Il continua, passant devant des poutres, des cylindres creux et des conduits de toutes tailles, certains chauds, qui semblaient battre comme des cœurs, d’autres flexibles et froids. La poussière grise et noire, spongieuse, lui montait jusqu’aux chevilles, s’amoncelant dans les coins et recouvrant tout d’un capiton poudreux. Les câbles et les fils métalliques étaient transformés en colonnes épaisses. Il dut à plusieurs reprises chasser les dépôt cotonneux pour identifier l’objet ainsi masqué.

Des traces de rats, profondes, ressemblant à celles de serpents, s’entrecroisaient dans la poussière. Il y avait des crottes de rats partout. Il promena le rayon de sa lampe autour de lui. Des centaines de paires d’yeux en vrille s’allumèrent.

« Cité, fit-il. Il y a des tas de rats, ici.

— La plupart de mes citoyens croient à la réincarnation, fit la voix dans son casque, et ne mangent pas de viande. Ils croient voir leurs ancêtres dans les rats. »

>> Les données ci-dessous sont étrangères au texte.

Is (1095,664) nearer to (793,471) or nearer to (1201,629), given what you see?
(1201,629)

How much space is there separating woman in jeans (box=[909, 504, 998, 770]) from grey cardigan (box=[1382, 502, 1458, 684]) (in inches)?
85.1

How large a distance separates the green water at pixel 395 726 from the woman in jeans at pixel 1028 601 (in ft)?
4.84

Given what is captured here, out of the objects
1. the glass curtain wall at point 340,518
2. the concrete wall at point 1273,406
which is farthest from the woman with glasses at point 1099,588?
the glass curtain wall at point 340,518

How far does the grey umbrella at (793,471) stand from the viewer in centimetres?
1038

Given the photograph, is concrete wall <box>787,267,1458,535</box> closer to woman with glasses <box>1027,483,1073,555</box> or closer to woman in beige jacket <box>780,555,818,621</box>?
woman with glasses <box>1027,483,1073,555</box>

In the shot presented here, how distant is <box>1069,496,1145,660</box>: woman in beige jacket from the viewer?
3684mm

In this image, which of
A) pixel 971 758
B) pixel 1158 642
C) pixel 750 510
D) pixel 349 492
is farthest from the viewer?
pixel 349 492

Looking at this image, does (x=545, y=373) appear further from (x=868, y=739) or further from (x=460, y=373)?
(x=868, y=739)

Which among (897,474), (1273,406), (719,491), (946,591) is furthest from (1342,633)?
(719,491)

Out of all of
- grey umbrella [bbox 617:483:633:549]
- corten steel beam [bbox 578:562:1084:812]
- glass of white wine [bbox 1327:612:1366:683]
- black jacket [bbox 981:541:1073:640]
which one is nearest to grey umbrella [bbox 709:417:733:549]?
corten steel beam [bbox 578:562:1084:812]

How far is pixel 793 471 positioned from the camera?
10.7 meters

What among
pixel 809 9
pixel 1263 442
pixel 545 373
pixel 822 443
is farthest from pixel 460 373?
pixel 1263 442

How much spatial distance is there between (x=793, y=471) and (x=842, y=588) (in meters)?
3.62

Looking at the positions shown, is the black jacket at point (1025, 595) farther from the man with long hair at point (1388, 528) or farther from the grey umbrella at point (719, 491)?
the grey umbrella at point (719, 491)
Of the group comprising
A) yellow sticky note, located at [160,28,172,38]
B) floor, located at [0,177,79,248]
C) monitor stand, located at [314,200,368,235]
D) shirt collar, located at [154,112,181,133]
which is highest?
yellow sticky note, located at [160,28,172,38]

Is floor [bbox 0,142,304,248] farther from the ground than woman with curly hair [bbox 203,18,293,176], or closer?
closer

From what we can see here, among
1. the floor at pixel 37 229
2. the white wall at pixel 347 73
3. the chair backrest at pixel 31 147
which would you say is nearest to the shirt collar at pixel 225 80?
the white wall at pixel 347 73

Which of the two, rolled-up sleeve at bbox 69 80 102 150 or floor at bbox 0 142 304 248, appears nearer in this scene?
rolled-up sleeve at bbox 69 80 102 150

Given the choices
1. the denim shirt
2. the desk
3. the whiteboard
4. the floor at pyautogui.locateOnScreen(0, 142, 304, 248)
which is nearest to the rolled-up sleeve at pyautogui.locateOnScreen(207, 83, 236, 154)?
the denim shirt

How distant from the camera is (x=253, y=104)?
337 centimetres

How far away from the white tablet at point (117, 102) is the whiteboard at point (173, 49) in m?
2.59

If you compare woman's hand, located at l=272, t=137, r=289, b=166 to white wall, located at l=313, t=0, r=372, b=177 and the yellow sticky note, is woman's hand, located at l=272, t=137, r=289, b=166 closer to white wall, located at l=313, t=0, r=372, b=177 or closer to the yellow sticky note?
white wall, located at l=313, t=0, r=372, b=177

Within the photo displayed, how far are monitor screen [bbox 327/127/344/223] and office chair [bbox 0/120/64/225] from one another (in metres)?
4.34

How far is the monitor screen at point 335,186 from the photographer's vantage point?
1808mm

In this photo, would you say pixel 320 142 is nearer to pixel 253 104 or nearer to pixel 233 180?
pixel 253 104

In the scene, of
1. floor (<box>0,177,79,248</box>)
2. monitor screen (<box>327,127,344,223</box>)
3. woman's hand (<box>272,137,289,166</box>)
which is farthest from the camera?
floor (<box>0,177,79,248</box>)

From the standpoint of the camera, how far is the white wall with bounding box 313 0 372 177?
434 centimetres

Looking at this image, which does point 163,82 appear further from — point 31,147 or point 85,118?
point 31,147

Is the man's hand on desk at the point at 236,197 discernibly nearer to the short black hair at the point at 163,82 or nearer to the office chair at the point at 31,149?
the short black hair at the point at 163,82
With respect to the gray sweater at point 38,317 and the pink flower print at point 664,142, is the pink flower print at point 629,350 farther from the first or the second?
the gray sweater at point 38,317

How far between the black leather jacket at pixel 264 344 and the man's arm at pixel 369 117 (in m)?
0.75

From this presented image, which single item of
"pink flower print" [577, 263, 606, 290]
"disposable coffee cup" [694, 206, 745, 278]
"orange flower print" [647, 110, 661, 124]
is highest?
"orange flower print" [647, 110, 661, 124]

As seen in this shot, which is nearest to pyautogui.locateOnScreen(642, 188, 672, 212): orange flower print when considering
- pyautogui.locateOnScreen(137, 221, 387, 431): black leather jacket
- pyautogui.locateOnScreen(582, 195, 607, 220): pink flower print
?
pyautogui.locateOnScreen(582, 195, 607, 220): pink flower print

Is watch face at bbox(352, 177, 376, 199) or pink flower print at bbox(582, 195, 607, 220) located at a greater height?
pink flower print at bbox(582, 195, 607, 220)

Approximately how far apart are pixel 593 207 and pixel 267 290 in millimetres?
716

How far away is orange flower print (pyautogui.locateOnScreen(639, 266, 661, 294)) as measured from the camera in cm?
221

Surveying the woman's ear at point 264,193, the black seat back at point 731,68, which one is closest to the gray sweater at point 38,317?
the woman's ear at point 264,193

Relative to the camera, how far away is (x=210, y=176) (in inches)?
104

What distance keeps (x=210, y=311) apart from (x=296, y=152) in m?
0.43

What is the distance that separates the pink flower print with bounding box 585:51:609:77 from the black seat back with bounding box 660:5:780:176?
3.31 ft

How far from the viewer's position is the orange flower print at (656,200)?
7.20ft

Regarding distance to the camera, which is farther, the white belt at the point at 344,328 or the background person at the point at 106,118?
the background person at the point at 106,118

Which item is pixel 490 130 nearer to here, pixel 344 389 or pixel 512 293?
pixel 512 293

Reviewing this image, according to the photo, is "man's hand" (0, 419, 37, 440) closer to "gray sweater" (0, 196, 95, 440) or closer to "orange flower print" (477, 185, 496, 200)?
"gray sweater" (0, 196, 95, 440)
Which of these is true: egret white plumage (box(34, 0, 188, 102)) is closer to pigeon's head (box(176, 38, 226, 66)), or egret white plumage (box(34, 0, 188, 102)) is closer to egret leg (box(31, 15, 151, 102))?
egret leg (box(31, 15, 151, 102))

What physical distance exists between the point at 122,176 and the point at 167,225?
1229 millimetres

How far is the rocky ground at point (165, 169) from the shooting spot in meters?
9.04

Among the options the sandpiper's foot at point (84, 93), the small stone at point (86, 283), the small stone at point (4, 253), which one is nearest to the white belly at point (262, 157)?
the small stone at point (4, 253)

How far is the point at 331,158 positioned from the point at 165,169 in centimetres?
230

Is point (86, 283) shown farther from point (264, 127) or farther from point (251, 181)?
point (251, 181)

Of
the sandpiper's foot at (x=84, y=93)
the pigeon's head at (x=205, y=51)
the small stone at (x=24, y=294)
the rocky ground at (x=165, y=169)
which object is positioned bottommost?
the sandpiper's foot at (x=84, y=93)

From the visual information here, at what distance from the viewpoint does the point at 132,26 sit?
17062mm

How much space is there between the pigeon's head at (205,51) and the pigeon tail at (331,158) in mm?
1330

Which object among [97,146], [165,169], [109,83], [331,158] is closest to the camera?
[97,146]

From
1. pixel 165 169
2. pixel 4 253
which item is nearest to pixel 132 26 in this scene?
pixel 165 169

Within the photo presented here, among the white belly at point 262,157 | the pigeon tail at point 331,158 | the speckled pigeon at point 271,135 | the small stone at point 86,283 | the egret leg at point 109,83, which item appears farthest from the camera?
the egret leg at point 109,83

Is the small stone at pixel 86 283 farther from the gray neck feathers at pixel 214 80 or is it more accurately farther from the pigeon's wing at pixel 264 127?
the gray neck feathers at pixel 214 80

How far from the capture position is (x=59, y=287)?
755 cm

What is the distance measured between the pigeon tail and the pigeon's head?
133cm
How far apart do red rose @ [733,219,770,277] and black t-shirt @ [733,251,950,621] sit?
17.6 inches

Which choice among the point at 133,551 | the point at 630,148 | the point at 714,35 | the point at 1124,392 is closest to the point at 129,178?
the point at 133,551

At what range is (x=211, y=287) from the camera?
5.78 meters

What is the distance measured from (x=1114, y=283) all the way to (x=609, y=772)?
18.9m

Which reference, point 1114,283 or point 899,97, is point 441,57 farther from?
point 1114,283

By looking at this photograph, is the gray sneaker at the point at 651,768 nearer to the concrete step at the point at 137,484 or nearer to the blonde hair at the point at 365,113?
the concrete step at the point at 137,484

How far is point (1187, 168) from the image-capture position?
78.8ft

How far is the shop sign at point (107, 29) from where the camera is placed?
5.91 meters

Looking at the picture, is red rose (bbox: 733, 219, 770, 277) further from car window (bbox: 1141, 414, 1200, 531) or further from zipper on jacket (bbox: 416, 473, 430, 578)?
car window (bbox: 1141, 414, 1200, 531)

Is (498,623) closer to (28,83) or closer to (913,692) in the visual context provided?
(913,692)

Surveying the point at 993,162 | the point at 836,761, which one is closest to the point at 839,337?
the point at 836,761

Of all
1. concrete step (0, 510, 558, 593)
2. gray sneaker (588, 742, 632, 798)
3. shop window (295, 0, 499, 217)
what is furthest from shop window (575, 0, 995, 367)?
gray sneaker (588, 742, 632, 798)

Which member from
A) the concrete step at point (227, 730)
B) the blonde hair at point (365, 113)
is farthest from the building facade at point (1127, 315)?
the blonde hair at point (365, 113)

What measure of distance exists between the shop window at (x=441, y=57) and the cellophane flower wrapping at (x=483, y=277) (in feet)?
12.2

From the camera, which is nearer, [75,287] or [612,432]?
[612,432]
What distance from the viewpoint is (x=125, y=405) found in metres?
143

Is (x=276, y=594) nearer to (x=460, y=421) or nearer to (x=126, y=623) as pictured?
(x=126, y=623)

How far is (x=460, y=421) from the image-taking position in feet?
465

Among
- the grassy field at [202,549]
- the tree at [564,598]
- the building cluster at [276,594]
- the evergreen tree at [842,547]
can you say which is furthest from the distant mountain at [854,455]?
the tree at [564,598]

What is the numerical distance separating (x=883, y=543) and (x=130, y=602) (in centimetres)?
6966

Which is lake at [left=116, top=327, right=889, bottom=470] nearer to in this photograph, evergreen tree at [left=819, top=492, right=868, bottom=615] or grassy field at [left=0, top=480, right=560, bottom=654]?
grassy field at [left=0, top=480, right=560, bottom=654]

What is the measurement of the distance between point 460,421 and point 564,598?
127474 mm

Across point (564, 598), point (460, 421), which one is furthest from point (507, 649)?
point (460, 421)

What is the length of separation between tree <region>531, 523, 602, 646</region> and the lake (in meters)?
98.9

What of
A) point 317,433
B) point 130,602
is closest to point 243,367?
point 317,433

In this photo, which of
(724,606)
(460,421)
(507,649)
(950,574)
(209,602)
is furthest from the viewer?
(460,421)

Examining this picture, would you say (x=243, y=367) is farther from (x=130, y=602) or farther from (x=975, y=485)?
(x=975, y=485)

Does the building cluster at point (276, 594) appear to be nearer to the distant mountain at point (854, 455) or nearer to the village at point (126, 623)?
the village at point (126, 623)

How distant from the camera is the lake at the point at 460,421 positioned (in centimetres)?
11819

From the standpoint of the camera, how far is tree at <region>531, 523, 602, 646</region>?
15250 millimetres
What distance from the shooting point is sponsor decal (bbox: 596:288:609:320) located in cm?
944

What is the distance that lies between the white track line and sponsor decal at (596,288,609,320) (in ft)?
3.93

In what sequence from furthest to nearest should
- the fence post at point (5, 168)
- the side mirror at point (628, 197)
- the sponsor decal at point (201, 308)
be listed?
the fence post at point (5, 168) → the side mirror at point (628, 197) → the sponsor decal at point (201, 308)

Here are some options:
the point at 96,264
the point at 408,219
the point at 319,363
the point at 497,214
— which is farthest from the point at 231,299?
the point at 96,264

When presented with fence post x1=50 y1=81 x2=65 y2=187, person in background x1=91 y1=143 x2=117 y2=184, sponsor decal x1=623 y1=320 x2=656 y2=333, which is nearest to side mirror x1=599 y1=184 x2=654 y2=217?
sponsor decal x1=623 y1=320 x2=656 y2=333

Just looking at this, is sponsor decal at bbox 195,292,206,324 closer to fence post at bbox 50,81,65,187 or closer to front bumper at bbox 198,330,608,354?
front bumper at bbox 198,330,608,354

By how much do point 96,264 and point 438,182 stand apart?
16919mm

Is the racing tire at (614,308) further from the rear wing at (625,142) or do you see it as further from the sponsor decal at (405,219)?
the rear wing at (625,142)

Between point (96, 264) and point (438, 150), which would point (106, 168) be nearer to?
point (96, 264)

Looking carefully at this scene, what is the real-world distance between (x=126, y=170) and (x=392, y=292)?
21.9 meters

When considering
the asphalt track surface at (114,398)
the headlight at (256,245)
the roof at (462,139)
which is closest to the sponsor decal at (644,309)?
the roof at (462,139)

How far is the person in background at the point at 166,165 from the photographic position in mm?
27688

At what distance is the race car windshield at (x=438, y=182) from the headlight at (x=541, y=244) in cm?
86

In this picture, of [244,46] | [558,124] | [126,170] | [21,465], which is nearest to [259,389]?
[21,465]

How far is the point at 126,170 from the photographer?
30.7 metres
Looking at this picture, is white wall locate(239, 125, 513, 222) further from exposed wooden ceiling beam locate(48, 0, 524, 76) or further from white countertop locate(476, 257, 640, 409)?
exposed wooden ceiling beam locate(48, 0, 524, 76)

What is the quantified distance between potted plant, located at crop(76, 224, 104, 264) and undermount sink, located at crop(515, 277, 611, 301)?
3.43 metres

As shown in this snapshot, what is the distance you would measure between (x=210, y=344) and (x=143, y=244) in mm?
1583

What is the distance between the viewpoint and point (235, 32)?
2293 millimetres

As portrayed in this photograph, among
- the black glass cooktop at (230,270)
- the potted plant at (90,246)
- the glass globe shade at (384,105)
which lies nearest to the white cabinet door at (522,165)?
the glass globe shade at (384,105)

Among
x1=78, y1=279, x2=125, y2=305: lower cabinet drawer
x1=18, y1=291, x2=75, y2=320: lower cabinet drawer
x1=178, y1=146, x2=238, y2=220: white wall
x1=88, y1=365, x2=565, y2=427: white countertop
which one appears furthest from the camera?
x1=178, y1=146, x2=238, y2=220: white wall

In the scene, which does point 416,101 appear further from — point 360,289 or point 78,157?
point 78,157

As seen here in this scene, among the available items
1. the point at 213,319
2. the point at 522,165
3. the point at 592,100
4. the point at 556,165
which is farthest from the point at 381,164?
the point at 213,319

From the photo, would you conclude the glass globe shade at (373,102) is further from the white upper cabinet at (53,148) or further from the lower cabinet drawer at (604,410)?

Val dit ironiquement : « Si je croyais en la métempsychose, je penserais plutôt que mes ancêtres seraient ravis de voir abréger leur carrière de rat. De plus, nous sommes à présent les seuls carnivores pouvant détruire les rats, et c’est peut-être dans l’Ordre de la Nature que nous les mangions. »

Cette philosophie cynique n’eut aucun effet sur la cité. Elle le dirigea vers l’endroit où les nids étaient en plus grande densité. Il rampa sous un conduit d’air qui sifflait. Il s’accrocha à une robuste solive pour passer au-dessus d’un gouffre profond, sur un tuyau étroit. Quand il dirigea sa lampe vers le bas, le vertige étreignit sa commissure cardio-œsophagienne. Seule une toile d’araignée venait de temps en temps intercepter le faisceau lumineux. L’abîme noir semblait sans fond. Devant lui, il vit l’un des organes de la cité : une sphère de trente mètres de diamètre, à laquelle des flexibles faisaient une tête de méduse. Il la toucha. Elle était chaude, sèche et silencieuse.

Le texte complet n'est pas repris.